Problem details
Reproduce the data below word for word.

━━━ Data supplied

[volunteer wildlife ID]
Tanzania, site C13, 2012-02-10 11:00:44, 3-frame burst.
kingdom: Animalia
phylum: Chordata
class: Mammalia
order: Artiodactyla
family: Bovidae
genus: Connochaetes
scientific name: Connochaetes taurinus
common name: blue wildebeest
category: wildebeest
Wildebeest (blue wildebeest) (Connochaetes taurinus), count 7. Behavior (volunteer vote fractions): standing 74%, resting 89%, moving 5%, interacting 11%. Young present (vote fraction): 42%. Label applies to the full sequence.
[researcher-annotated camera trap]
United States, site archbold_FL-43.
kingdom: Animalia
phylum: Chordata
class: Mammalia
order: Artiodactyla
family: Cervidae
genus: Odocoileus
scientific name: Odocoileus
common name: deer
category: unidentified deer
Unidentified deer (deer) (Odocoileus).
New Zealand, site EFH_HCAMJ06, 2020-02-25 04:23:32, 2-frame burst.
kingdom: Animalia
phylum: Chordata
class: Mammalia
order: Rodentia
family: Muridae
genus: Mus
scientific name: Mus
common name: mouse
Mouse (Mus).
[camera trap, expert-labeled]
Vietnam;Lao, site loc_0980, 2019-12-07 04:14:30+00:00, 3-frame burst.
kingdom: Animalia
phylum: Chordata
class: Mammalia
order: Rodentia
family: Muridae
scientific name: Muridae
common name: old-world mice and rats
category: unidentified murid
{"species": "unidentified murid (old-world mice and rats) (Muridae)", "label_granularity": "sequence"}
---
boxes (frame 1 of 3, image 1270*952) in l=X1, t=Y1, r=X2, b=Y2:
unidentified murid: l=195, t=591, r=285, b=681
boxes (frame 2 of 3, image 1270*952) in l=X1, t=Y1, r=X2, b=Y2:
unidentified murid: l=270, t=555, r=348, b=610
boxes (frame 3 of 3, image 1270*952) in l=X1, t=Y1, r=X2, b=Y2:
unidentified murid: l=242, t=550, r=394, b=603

━━━━━━

Answer section
[volunteer wildlife ID]
Tanzania, site C13, 2012-02-10 11:00:44, 3-frame burst.
kingdom: Animalia
phylum: Chordata
class: Mammalia
order: Artiodactyla
family: Bovidae
genus: Connochaetes
scientific name: Connochaetes taurinus
common name: blue wildebeest
category: wildebeest
Wildebeest (blue wildebeest) (Connochaetes taurinus), count 7. Behavior (volunteer vote fractions): standing 74%, resting 89%, moving 5%, interacting 11%. Young present (vote fraction): 42%. Label applies to the full sequence.
[researcher-annotated camera trap]
United States, site archbold_FL-43.
kingdom: Animalia
phylum: Chordata
class: Mammalia
order: Artiodactyla
family: Cervidae
genus: Odocoileus
scientific name: Odocoileus
common name: deer
category: unidentified deer
Unidentified deer (deer) (Odocoileus).
New Zealand, site EFH_HCAMJ06, 2020-02-25 04:23:32, 2-frame burst.
kingdom: Animalia
phylum: Chordata
class: Mammalia
order: Rodentia
family: Muridae
genus: Mus
scientific name: Mus
common name: mouse
Mouse (Mus).
[camera trap, expert-labeled]
Vietnam;Lao, site loc_0980, 2019-12-07 04:14:30+00:00, 3-frame burst.
kingdom: Animalia
phylum: Chordata
class: Mammalia
order: Rodentia
family: Muridae
scientific name: Muridae
common name: old-world mice and rats
category: unidentified murid
{"species": "unidentified murid (old-world mice and rats) (Muridae)", "label_granularity": "sequence"}
---
boxes (frame 1 of 3, image 1270*952) in l=X1, t=Y1, r=X2, b=Y2:
unidentified murid: l=195, t=591, r=285, b=681
boxes (frame 2 of 3, image 1270*952) in l=X1, t=Y1, r=X2, b=Y2:
unidentified murid: l=270, t=555, r=348, b=610
boxes (frame 3 of 3, image 1270*952) in l=X1, t=Y1, r=X2, b=Y2:
unidentified murid: l=242, t=550, r=394, b=603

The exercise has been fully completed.